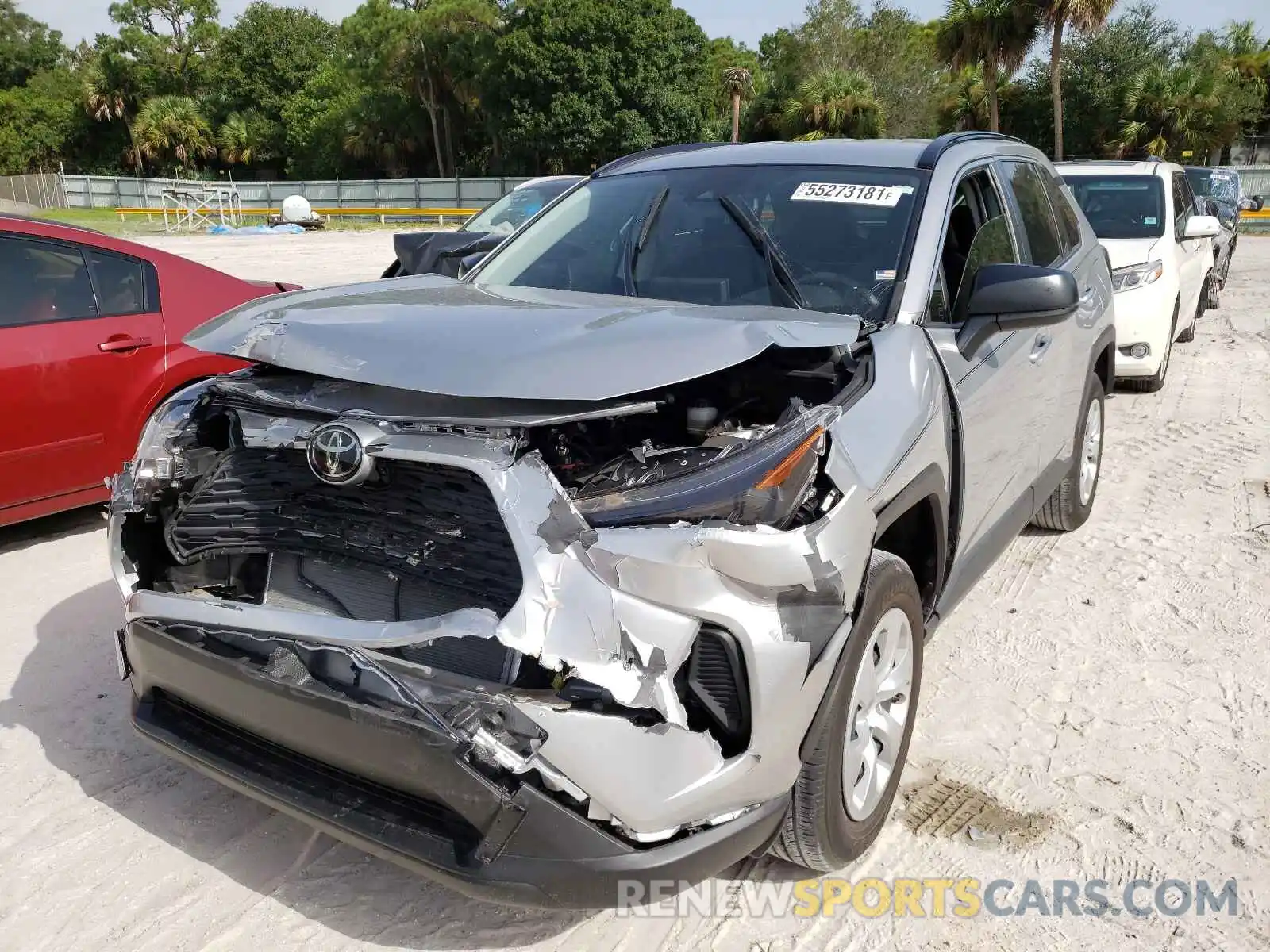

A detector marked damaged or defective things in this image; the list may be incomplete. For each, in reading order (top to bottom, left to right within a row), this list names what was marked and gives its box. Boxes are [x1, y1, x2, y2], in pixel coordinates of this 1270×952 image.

crumpled hood [183, 274, 857, 401]
crumpled hood [1099, 236, 1162, 270]
shattered headlight [1111, 260, 1162, 294]
shattered headlight [110, 381, 214, 514]
damaged toyota rav4 [114, 134, 1118, 908]
shattered headlight [572, 405, 832, 527]
broken bumper [124, 619, 787, 908]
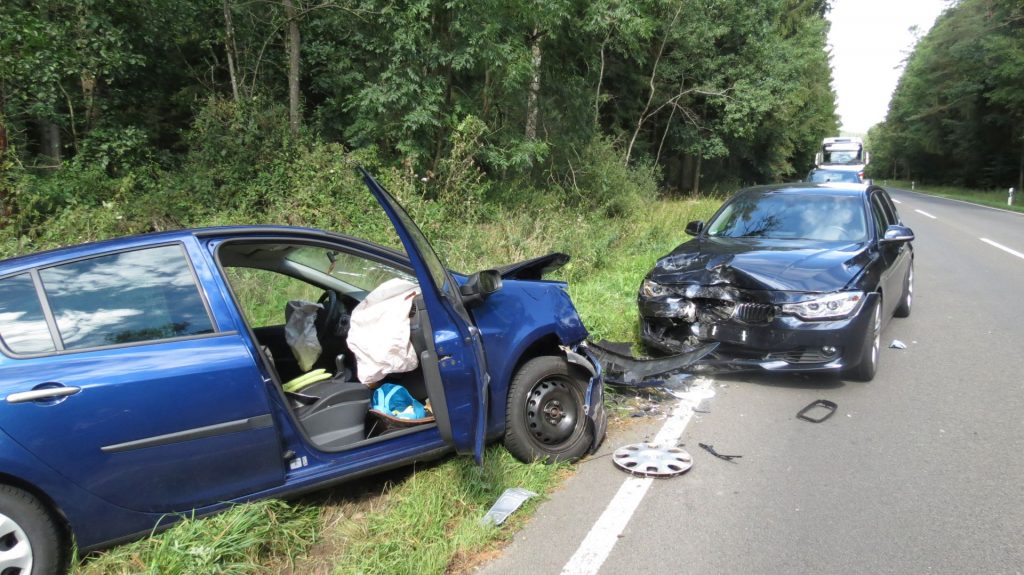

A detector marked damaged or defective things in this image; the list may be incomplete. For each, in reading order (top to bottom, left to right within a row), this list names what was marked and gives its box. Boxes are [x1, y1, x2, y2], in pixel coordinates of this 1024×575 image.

crumpled hood [651, 236, 868, 292]
broken bumper [634, 290, 876, 372]
damaged blue car [0, 168, 606, 568]
detached bumper piece [585, 337, 720, 386]
shattered plastic piece [585, 337, 720, 386]
shattered plastic piece [794, 399, 835, 421]
shattered plastic piece [610, 439, 700, 476]
shattered plastic piece [700, 444, 741, 460]
shattered plastic piece [483, 482, 540, 523]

**Problem to solve:**
Rewrite the listing above without the pictures, changing "damaged or defective" to "broken or faulty" wherever it occurs and leaving everything else the same.

**Task output:**
A detector marked broken or faulty things in this image; the list may be incomplete. For each, in reading order (top to bottom, left to right within a row), this list names what was marked and gives its box. Boxes are [x1, y1, x2, y2], in pixel coordinates of this 1270×952 image.

crumpled hood [183, 274, 857, 401]
crumpled hood [1099, 236, 1162, 270]
shattered headlight [1111, 260, 1162, 294]
shattered headlight [110, 381, 214, 514]
damaged toyota rav4 [114, 134, 1118, 908]
shattered headlight [572, 405, 832, 527]
broken bumper [124, 619, 787, 908]

A detector marked broken or faulty things in this image; the list may be incomplete. For each, in reading order (top to bottom, left to right within a row), this list names what was marked and gives its box. Boxes are [x1, y1, x2, y2], in pixel coordinates of this 1024×575 image.

crumpled hood [651, 236, 868, 292]
broken bumper [634, 290, 876, 372]
damaged blue car [0, 168, 606, 568]
detached bumper piece [585, 337, 720, 386]
shattered plastic piece [585, 337, 720, 386]
shattered plastic piece [794, 399, 835, 421]
shattered plastic piece [610, 439, 700, 476]
shattered plastic piece [700, 444, 741, 460]
shattered plastic piece [483, 482, 540, 523]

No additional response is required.